Si te tengo a ti, lo tengo todo, eran las palabras que solía decirle a mi madre cuando niño, en la adolescencia y en mi juventud; después, esas mismas palabras se las repetí a María Elena cuando formalizamos nuestro noviazgo, las mismas que le repetí tantas veces cuando por fin nos casamos; después vinieron los hijos y mi frase cambió a: si tengo a mi madre, te tengo a ti y a nuestros hijos lo tengo todo; después vinieron mis nietos, y de nuevo reformé el lema agregándolos a ellos, y agregué también a mis mejores amigos. Un buen día, me pregunté por qué decía eso, y llegué a la conclusión que era mi manera de decirles que los amaba, y que el amor que sentía  por todos ellos llenaba todas mis necesidades afectivas, pero, inexplicablemente mi espíritu seguía inquieto, a pesar de sentir que lo tenía todo, sin duda había algo más que me faltaba; muchas veces me pregunté a qué se debía esa sensación que me causaba una gran tristeza, algo había ocurrido en mi ser en un tiempo muy lejano, tan lejano que sólo existía un espacio en mi corazón y mi mente, que permanecía vacío, y no había podido llenar con el amor que le prodigaba a mi familia y amigos.

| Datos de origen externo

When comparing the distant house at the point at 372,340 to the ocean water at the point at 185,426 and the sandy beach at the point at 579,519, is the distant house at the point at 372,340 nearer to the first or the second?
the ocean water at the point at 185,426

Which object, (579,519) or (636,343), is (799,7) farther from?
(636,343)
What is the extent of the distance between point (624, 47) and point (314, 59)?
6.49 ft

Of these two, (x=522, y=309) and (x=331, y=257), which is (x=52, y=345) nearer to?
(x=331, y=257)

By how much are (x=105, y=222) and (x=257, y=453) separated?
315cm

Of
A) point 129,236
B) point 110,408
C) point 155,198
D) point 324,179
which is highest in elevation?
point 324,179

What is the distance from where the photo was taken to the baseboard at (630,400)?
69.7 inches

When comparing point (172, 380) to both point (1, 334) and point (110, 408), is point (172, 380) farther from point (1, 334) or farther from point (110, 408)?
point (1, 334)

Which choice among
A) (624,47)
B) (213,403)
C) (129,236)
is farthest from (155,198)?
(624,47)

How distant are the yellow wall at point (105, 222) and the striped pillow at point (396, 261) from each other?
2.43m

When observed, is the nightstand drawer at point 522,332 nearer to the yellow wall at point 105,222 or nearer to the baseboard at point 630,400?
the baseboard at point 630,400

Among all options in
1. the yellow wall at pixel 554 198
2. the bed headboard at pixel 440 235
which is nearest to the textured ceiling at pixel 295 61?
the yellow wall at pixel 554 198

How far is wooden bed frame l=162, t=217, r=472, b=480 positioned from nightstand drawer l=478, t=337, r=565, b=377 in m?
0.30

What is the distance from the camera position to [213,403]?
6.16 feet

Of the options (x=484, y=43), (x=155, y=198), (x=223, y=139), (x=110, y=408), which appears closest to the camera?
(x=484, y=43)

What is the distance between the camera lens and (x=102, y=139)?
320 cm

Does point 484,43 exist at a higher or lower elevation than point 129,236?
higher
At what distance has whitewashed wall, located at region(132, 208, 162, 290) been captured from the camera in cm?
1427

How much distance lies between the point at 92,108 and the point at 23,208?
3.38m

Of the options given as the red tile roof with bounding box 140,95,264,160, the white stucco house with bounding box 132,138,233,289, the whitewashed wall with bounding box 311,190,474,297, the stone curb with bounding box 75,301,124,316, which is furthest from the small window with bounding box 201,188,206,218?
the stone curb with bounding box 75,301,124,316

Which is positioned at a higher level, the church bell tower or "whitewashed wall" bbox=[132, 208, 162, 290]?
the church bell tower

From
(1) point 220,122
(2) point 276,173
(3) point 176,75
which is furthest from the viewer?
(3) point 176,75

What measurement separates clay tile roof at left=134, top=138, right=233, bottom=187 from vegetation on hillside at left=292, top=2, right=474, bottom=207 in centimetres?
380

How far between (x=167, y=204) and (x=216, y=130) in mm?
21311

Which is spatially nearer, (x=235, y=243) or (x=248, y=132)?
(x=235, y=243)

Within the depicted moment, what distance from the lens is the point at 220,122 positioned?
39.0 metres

Ha pasado mucho tiempo desde que dejé de preguntarme aquello que se ha consolidado con los hechos; sin darme cuenta, el espacio  vacío se llenaba de un amor aún más intenso, no sólo por los que ya amaba, sino por el mismo origen de dónde provenía. Ahora sé, que cuando me alejo de la fuente principal del amor, me invade la tristeza; ahora sé, que todo lo que soy, y que todo lo que tengo, proviene de mi Creador, del cual, sin tener plena conciencia me alejaba, pensando que lo único que debía de tomar en cuenta para ser feliz, era lo que existe en mi entorno al alcance de mis sentidos.